**What you have to do**
Filter these entries, keeping only lines that hold the word "directions".

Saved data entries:

__________

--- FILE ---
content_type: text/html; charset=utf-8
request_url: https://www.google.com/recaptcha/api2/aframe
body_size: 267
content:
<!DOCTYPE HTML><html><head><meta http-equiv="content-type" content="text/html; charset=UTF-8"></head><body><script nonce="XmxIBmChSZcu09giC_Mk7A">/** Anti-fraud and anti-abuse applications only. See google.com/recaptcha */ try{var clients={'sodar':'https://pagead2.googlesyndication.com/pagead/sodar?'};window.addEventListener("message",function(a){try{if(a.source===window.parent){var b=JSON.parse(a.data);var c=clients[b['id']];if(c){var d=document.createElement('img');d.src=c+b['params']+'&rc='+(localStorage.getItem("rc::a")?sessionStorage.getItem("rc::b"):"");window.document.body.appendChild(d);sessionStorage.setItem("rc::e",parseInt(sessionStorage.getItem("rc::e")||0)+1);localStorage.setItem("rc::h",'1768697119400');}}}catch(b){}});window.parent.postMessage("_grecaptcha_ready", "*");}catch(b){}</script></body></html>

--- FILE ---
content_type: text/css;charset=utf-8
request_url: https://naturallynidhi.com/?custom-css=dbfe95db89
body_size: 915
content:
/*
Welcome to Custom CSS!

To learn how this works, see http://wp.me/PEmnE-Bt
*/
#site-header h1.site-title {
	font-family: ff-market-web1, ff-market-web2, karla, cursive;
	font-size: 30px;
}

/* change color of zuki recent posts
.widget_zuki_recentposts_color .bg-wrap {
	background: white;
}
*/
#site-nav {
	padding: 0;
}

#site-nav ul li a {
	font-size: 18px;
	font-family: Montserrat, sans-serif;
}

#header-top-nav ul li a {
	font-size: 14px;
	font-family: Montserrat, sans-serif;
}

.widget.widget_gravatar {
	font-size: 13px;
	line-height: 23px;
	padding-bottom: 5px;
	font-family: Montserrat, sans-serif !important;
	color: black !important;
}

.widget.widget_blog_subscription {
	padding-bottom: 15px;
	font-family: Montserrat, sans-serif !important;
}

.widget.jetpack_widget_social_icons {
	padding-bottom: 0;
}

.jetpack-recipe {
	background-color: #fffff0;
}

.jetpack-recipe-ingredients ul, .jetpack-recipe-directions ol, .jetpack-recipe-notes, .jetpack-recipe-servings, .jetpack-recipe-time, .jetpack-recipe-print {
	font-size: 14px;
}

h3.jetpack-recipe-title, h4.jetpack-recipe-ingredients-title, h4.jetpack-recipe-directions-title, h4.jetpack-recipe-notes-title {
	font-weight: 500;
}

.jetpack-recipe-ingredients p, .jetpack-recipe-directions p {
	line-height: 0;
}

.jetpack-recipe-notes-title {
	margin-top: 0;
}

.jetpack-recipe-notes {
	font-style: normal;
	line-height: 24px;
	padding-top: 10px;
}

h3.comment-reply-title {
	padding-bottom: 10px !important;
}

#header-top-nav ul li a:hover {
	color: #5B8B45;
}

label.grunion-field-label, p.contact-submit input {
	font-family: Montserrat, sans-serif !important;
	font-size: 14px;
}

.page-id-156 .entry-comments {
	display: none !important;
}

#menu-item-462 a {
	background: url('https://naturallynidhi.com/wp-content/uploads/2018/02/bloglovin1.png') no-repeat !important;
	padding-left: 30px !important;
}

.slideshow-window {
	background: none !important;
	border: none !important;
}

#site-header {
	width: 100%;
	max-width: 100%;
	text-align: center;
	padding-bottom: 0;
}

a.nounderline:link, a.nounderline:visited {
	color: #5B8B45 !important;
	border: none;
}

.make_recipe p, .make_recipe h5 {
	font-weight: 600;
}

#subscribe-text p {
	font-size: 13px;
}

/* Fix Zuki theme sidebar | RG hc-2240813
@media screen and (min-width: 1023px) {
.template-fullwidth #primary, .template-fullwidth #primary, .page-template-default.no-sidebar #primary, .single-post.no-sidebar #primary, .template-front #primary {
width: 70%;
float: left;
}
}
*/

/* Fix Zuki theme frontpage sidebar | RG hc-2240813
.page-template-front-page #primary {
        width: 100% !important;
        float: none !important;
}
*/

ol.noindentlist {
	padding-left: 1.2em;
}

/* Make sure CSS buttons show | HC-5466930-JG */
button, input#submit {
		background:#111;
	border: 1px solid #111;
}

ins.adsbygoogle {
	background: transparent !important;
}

__________

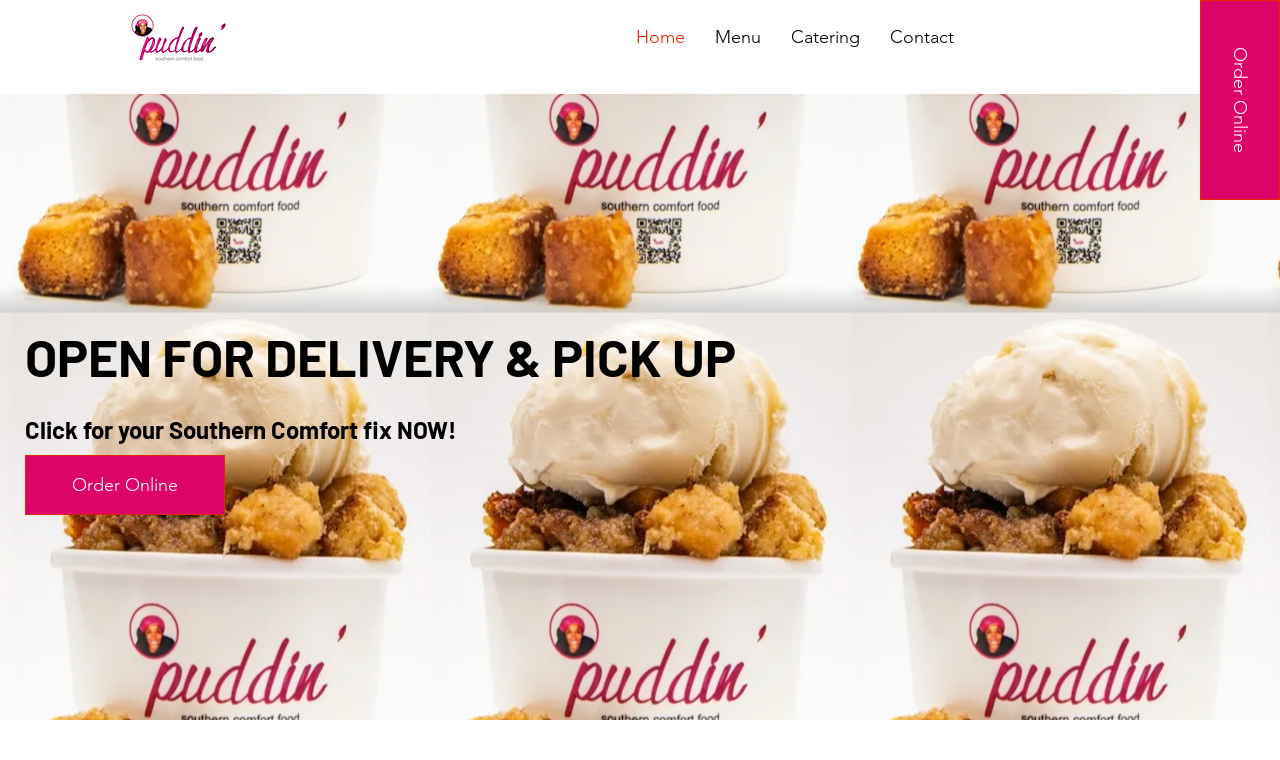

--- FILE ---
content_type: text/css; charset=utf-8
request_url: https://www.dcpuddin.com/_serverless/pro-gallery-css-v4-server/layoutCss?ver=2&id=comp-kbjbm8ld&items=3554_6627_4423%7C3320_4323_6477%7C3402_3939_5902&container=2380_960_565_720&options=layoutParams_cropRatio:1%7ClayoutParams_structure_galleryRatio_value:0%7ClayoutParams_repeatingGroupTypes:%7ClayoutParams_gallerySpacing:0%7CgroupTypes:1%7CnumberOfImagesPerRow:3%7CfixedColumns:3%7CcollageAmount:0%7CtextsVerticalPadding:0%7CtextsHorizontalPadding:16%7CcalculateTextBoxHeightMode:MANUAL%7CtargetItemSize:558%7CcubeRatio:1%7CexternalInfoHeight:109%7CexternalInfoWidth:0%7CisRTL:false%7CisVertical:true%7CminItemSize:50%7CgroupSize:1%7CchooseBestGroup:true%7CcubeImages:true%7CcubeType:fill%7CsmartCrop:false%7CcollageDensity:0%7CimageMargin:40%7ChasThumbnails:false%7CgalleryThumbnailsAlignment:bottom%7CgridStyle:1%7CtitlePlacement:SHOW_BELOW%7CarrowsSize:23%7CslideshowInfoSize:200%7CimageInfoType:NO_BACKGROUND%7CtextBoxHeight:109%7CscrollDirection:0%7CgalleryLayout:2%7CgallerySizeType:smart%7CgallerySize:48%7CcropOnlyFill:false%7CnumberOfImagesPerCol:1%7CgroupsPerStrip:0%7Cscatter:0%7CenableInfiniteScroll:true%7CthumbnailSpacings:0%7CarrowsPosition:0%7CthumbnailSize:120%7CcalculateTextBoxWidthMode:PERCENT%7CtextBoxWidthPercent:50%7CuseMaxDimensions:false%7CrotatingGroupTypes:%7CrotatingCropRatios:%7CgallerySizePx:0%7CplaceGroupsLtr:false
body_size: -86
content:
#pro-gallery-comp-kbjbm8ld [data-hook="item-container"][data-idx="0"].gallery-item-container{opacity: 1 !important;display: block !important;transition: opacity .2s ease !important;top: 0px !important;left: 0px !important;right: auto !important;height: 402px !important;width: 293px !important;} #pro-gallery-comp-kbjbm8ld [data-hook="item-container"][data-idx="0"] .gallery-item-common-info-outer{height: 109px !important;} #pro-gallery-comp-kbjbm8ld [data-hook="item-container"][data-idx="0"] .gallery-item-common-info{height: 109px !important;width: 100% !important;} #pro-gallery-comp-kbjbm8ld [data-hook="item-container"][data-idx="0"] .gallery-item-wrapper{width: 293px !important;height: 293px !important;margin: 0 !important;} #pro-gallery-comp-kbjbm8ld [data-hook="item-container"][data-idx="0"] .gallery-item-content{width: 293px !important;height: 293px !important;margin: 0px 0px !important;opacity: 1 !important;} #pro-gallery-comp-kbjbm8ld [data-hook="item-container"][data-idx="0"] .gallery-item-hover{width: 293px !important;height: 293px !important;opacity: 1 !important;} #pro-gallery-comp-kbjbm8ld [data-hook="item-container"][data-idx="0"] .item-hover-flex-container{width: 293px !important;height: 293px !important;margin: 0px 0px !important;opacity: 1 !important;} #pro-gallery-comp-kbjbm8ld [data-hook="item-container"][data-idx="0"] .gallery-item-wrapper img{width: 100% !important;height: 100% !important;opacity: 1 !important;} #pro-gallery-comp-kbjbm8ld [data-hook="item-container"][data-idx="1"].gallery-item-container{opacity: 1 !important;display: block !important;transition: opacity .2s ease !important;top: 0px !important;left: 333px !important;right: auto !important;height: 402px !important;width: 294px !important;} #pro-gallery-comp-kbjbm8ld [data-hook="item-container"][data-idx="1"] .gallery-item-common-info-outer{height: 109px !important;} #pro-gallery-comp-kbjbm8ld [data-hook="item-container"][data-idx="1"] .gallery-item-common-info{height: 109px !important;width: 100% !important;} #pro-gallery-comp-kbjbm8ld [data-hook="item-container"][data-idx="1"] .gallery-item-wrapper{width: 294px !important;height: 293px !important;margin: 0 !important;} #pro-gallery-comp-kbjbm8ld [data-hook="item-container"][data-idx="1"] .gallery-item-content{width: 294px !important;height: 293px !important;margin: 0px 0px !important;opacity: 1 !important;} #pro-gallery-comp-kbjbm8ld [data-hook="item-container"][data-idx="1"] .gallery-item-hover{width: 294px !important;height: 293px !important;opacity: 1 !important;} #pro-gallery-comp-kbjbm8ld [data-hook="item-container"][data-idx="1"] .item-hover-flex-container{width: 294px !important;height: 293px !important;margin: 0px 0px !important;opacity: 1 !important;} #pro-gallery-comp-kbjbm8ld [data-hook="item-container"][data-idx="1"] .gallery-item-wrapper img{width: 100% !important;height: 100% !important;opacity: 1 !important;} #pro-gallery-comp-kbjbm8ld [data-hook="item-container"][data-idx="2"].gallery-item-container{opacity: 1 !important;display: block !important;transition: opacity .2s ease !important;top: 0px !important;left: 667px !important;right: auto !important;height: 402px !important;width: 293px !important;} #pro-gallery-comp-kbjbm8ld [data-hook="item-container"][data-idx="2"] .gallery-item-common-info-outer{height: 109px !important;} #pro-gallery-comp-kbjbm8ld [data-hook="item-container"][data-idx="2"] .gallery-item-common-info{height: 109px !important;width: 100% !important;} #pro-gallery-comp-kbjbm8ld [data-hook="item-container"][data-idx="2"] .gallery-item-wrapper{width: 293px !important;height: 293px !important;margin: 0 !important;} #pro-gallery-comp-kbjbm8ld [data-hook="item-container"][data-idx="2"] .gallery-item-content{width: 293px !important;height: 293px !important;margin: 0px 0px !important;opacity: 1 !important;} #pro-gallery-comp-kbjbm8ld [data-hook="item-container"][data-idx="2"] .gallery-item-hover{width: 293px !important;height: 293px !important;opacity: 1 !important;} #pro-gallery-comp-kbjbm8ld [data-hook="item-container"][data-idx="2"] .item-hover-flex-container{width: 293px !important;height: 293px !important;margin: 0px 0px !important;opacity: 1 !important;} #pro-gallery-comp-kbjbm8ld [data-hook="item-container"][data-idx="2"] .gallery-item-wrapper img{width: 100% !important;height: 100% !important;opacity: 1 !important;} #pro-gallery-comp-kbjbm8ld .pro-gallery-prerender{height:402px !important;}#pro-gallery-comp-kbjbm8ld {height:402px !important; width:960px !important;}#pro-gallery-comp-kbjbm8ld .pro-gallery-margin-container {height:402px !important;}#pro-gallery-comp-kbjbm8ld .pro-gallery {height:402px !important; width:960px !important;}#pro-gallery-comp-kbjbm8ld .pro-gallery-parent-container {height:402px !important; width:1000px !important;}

__________

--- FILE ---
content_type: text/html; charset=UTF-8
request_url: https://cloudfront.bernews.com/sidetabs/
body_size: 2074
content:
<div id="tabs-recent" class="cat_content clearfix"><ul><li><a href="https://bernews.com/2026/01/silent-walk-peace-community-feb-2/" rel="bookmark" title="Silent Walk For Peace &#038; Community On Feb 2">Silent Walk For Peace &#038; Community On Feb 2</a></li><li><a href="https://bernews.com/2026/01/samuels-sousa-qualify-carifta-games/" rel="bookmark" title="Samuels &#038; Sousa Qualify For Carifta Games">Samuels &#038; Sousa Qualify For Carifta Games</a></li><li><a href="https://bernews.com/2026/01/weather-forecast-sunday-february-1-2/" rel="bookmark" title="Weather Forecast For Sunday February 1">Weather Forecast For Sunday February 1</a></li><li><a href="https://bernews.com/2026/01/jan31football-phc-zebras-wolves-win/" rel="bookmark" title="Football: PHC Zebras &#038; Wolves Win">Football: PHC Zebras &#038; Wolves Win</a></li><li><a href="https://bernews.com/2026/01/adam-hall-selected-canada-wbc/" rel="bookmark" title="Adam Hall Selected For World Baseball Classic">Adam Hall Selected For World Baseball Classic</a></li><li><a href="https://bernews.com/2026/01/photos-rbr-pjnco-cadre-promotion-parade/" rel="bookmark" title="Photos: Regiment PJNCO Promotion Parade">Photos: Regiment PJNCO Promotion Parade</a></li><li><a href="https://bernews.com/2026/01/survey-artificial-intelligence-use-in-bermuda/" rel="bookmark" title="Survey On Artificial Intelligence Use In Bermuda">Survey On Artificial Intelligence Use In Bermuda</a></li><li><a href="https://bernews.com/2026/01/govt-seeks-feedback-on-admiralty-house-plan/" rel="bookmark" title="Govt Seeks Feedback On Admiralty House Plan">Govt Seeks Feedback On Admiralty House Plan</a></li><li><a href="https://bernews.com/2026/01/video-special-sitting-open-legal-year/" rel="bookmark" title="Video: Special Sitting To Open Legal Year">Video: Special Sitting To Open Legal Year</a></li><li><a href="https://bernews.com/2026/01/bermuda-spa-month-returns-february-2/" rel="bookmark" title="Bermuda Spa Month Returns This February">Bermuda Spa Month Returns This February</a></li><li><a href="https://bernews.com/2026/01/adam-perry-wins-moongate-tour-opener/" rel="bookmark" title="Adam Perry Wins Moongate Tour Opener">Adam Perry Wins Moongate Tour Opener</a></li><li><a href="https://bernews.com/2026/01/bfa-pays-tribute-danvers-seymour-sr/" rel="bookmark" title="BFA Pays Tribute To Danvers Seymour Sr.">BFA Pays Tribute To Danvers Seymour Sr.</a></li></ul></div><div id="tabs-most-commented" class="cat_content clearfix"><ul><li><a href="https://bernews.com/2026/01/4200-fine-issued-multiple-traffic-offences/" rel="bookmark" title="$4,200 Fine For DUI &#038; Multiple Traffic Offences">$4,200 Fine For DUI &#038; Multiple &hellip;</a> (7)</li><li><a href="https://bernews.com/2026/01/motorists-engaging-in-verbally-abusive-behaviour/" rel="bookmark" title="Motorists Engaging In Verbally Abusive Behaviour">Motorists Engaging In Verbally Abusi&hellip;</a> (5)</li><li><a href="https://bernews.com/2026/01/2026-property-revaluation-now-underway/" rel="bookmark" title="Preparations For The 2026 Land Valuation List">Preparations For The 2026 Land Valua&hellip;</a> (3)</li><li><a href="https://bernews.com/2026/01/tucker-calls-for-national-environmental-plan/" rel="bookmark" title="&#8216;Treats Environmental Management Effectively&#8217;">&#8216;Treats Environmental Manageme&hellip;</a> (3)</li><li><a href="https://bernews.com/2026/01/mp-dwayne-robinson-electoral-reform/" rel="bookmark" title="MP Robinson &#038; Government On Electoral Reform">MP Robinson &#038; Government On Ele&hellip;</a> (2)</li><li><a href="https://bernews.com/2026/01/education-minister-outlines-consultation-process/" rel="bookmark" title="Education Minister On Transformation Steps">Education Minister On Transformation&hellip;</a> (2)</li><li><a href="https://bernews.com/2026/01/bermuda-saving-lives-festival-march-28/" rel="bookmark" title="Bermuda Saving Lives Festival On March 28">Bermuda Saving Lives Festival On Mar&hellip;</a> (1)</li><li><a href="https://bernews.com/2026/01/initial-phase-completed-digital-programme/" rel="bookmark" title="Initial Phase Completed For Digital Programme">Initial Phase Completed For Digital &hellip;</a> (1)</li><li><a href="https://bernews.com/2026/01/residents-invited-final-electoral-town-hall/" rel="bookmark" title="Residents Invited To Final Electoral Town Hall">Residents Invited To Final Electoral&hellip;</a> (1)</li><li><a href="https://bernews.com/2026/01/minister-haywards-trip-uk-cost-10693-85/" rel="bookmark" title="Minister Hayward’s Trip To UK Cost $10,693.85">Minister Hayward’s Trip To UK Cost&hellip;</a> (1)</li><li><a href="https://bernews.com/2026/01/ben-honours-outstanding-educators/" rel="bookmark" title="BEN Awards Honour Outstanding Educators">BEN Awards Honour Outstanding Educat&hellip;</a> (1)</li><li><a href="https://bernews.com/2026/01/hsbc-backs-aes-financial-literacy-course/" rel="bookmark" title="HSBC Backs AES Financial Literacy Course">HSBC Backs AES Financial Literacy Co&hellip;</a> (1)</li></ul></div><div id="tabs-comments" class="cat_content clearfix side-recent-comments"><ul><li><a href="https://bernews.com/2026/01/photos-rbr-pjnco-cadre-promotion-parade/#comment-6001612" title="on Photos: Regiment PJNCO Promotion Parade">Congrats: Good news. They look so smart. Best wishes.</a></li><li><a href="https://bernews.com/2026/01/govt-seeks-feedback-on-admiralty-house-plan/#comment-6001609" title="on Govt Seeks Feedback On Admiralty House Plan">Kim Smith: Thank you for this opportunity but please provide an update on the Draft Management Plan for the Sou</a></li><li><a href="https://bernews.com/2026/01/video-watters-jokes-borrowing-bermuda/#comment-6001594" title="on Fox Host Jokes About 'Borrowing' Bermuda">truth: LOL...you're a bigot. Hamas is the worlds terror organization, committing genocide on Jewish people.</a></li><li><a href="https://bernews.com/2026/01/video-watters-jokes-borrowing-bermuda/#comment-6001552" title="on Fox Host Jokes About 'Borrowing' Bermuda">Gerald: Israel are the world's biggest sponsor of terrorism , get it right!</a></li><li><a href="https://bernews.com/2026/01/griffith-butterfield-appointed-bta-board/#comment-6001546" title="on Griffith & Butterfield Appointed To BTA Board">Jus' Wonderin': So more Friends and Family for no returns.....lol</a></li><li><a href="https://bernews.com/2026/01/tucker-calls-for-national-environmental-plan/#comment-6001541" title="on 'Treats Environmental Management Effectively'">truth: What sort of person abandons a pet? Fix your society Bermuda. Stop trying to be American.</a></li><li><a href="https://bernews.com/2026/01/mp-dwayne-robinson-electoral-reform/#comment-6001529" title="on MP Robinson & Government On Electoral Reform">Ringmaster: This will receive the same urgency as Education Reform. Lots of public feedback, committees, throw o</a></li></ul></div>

__________

**Answer box**
.jetpack-recipe-ingredients ul, .jetpack-recipe-directions ol, .jetpack-recipe-notes, .jetpack-recipe-servings, .jetpack-recipe-time, .jetpack-recipe-print {
h3.jetpack-recipe-title, h4.jetpack-recipe-ingredients-title, h4.jetpack-recipe-directions-title, h4.jetpack-recipe-notes-title {
.jetpack-recipe-ingredients p, .jetpack-recipe-directions p {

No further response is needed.